Passend zum 10-jährigen Bestehen der Fachgesellschaft für Palliative Geriatrie erscheint nun der Jubiläumsband „Palliative Geriatrie ist für mich Lebenssinn geworden“, Marina Kojer im Gespräch mit Gert Dressel.

Marina Kojer ist eine Pionierin der Palliative Geriatrie. Als Leiterin der damals größten Pflegeeinrichtung Europas übernahm sie nicht nur ein großes Pflegeheim, sondern auch viele Menschen kamen in Ihre Obhut, deren Bedürfnisse für sie Lebenssinn wurde. Marina Kojer lässt in diesem Buch ihren beruflichen und vor allem ihren Aufbau der palliativen Geriatrie nochmals Revue passieren. Ein spannendes Leseerlebnis.

Inhalt

Das Buch ist in elf Kapitel unterschiedlicher Länge untergliedert und endet mit einem „Epilog“ und beginnt mit einem „Vorwort“.

Im „Vorwort“ wird ausgeführt, dass Marina Kojer nicht nur die Pionierin der Palliativen Geriatrie in Europa ist, sondern sie ist auch Ehrenvorsitzende der Fachgesellschaft für Palliative Geriatrie.

**Datenauszug**
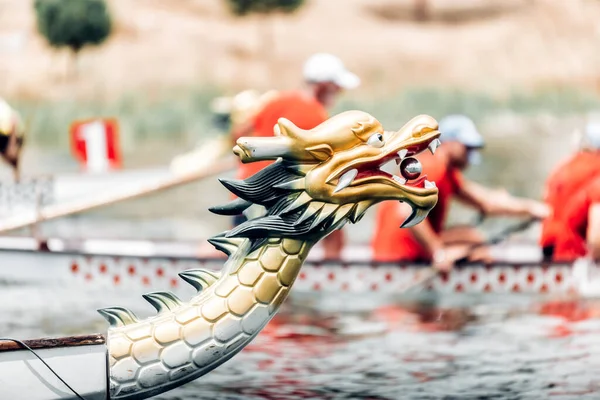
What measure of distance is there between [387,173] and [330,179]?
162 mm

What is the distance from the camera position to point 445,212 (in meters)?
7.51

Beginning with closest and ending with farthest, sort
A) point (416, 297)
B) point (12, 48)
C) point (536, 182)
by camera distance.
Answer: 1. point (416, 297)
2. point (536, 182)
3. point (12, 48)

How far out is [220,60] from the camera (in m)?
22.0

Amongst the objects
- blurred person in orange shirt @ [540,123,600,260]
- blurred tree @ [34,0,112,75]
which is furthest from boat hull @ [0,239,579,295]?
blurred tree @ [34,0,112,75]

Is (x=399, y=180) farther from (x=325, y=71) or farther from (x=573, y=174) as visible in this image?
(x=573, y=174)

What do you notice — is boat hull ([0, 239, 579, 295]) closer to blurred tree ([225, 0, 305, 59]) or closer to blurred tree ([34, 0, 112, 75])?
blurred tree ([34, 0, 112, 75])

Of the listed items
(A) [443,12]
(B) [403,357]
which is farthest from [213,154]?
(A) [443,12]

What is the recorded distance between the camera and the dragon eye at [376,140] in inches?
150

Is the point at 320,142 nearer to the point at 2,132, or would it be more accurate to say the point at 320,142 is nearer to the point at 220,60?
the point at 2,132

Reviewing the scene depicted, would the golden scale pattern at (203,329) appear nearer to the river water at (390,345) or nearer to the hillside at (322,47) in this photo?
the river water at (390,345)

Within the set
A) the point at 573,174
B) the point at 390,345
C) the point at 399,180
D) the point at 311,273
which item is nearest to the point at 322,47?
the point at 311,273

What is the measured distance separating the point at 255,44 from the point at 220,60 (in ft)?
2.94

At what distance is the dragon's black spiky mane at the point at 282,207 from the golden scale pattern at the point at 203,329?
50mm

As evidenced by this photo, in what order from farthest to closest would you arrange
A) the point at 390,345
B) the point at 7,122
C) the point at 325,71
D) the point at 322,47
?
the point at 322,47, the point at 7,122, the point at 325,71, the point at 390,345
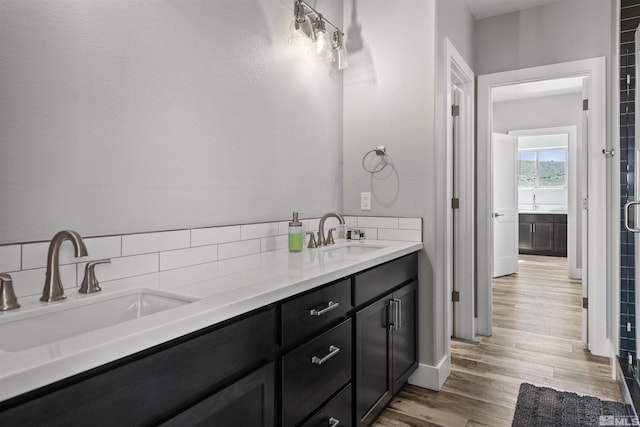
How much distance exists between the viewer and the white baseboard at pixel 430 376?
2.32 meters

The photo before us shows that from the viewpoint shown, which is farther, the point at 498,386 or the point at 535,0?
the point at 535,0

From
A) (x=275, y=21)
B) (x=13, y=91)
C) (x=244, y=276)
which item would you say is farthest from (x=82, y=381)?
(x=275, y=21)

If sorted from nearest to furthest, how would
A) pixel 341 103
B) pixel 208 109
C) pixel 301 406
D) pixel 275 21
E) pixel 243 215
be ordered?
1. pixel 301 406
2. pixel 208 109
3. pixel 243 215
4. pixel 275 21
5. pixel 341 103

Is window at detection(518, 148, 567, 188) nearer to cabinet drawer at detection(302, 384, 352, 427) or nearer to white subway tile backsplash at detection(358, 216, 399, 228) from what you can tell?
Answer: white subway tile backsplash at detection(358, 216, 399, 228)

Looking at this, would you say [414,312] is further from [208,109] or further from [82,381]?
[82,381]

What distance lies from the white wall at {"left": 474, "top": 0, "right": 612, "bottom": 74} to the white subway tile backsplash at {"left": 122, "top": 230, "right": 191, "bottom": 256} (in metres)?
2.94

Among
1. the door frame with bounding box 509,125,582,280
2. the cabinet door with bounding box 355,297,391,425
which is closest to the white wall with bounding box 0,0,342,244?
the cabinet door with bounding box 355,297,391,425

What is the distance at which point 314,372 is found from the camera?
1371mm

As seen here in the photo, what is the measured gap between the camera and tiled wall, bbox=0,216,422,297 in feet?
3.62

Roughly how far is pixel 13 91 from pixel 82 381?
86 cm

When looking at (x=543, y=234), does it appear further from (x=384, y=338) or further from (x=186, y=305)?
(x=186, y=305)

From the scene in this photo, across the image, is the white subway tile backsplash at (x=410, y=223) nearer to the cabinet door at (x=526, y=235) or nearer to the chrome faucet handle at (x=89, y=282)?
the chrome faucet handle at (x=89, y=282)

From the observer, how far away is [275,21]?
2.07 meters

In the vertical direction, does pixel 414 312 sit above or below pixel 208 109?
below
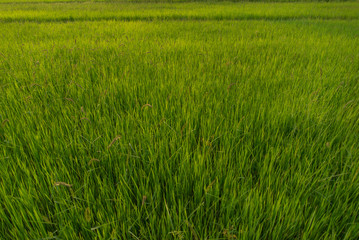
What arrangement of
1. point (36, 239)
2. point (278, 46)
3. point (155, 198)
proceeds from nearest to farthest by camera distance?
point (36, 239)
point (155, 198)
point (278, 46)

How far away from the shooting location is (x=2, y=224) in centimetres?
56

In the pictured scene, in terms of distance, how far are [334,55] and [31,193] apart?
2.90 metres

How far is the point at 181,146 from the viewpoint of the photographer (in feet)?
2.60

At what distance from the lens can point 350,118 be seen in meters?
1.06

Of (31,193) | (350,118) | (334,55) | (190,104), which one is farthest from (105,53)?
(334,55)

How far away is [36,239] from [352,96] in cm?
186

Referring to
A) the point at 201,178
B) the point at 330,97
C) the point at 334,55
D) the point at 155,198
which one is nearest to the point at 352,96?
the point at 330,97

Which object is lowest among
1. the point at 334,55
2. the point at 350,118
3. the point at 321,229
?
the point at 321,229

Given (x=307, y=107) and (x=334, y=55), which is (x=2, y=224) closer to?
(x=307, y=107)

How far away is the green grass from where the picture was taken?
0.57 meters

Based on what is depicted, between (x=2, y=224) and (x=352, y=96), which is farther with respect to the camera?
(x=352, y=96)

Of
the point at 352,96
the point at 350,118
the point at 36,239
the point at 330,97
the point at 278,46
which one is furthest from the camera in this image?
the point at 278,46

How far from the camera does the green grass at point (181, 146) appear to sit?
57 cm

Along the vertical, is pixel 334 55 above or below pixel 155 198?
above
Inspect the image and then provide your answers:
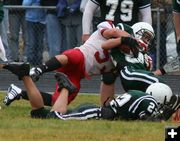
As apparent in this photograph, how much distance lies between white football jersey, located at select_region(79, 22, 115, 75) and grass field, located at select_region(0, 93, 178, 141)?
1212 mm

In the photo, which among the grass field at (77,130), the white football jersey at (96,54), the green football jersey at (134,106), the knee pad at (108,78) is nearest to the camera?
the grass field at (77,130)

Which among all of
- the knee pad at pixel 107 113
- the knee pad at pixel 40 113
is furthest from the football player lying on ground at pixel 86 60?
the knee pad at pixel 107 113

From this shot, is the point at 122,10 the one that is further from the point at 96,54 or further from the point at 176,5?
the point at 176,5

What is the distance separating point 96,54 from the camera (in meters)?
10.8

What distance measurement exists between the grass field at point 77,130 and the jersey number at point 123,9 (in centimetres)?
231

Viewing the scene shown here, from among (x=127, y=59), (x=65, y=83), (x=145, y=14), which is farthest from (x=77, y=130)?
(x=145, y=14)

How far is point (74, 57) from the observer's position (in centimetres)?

...

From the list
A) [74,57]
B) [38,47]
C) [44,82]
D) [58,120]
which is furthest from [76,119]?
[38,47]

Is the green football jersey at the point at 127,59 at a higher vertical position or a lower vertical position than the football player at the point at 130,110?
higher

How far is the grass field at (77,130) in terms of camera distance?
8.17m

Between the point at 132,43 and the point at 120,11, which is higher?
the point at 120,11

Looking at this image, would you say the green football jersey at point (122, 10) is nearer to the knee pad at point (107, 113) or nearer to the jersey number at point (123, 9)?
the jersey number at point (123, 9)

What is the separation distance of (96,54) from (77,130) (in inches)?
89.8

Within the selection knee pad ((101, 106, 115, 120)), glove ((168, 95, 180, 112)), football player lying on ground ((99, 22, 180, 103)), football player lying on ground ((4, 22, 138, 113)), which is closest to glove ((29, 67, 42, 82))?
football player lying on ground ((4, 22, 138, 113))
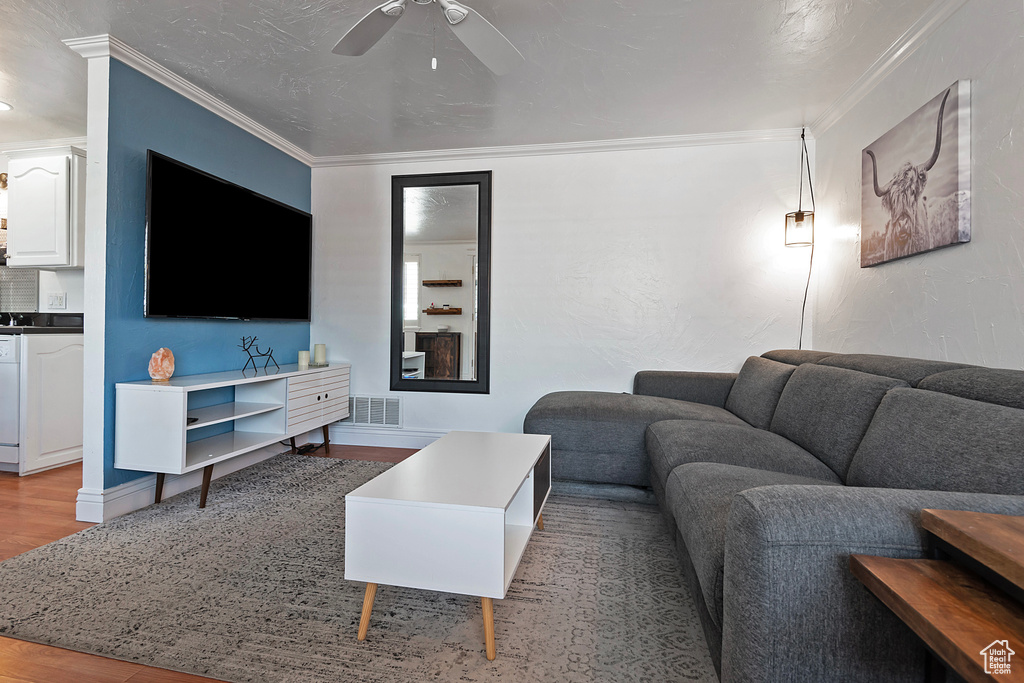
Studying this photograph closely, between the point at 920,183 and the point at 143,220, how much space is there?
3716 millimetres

**Gelesenes anwenden**
1/ Zählen Sie alle Ämter und Ehrenbezeichnungen auf, die der Text über den Jubiläumsband Marina Kojer zuschreibt.
2/ Geben Sie aus dem Text über den Jubiläumsband die Passage von „Marina Kojer ist“ bis einschließlich „Ein spannendes Leseerlebnis.“ wortgetreu wieder.
3/ Beantworten Sie anhand des Textes über den Jubiläumsband diese Fragen:
(a) Zu welchem Anlass erscheint der Band?
(b) Mit wem führt Marina Kojer in dem Buch das Gespräch?
(c) In wie viele Kapitel ist das Buch untergliedert?
Die Zeilen stehen in keinem Zusammenhang mit dem Text über den Jubiläumsband.

**Antworten nach Nummer**
1/ Pionierin der Palliativen Geriatrie (in Europa); Leiterin der damals größten Pflegeeinrichtung Europas; Ehrenvorsitzende der Fachgesellschaft für Palliative Geriatrie

2/
Marina Kojer ist eine Pionierin der Palliative Geriatrie. Als Leiterin der damals größten Pflegeeinrichtung Europas übernahm sie nicht nur ein großes Pflegeheim, sondern auch viele Menschen kamen in Ihre Obhut, deren Bedürfnisse für sie Lebenssinn wurde. Marina Kojer lässt in diesem Buch ihren beruflichen und vor allem ihren Aufbau der palliativen Geriatrie nochmals Revue passieren. Ein spannendes Leseerlebnis.

3/
(a) Zum 10-jährigen Bestehen der Fachgesellschaft für Palliative Geriatrie
(b) Mit Gert Dressel
(c) In elf Kapitel